I guess the point of this blog is to give hope to those of you in the earlier stages of grief. To the newly widowed who can’t imagine waking up and not thinking about your husband the moment you open your eyes. Or to those of you who still reach out to him in bed and are stunned not feeling him next to you. Those of you who lie awake longing to cuddle him once again in the night. I just want you to know that you, too, will reach this place someday. It might be two years for you, it might be five, but you’ll get here, too.
And it’s a relief not to feel the constant pain and longing, but it’s a double-edged sword. Because the bad part is NOT thinking about him also makes me sad. I was afraid I would get to this point. I was afraid I would forget him.
But, of course, the truth is, I will never forget him. I no longer think about him constantly, but I also realize how much a part of me he still is. I find his words coming out of my mouth when I least expect it. I find myself looking at something that was significant to both of us and saying, Look at that Rick! Wouldn’t you love seeing this today?
I realize that I barely notice my habit of talking to him throughout my day, because it’s so much a part of me I can no longer separate it from myself. In reality, I talk to him quite a bit – and it no longer saddens me that I can’t hear him answer. I’m used to the silence now. I just know he’s there.

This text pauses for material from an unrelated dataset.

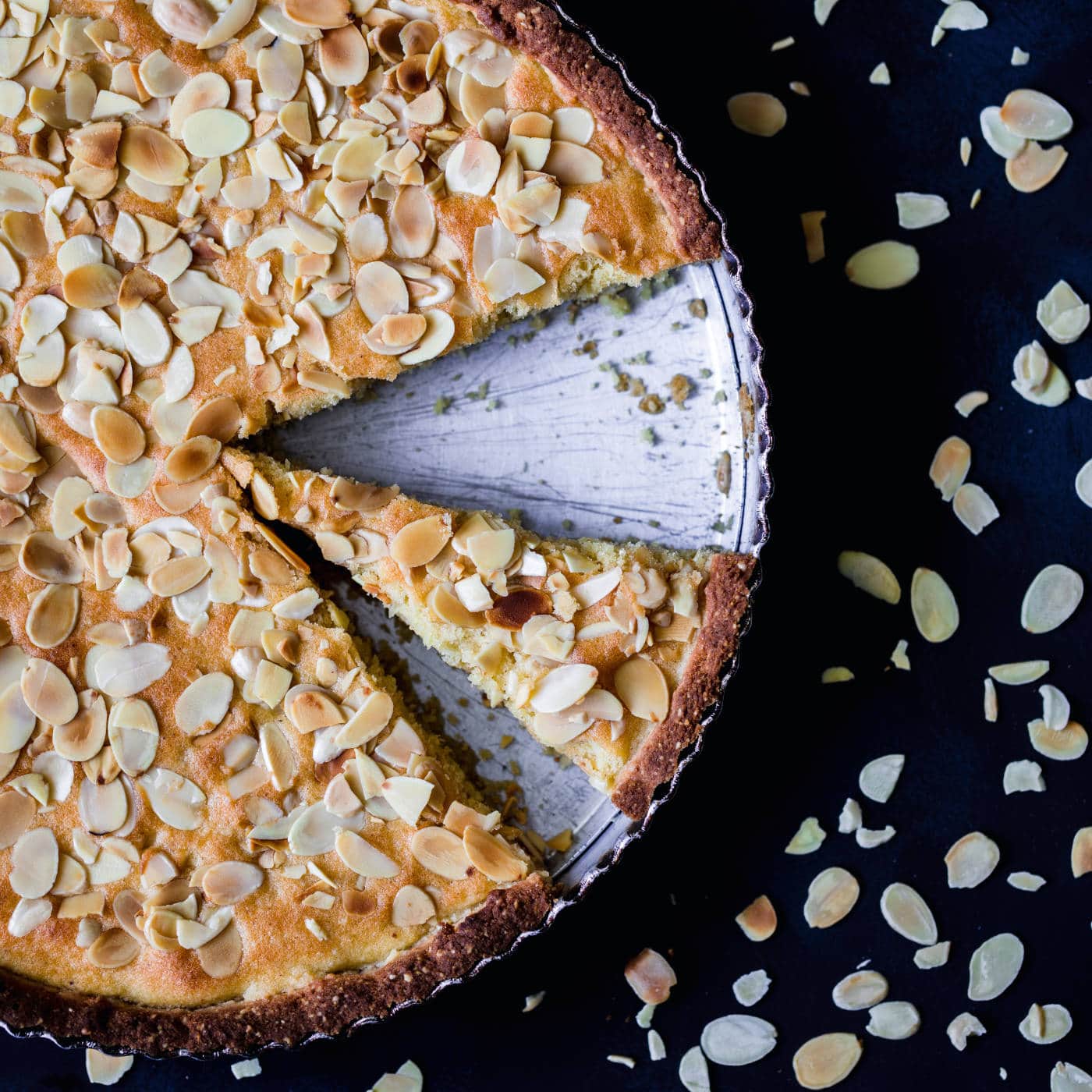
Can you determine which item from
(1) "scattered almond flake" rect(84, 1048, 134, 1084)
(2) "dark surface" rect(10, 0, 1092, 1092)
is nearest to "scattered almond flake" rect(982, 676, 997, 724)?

No, I think I was stupid to worry about this. I will never forget that man. Or his love. Sometimes I get a little sideswiped with grief, but mainly I have a serenity about it now. It’s hard to explain… I’m a single woman, but I will never NOT be part of a couple again. I joined with someone who will never be gone from me. No matter what my future holds and where my life takes me, he’s going with me on the ride.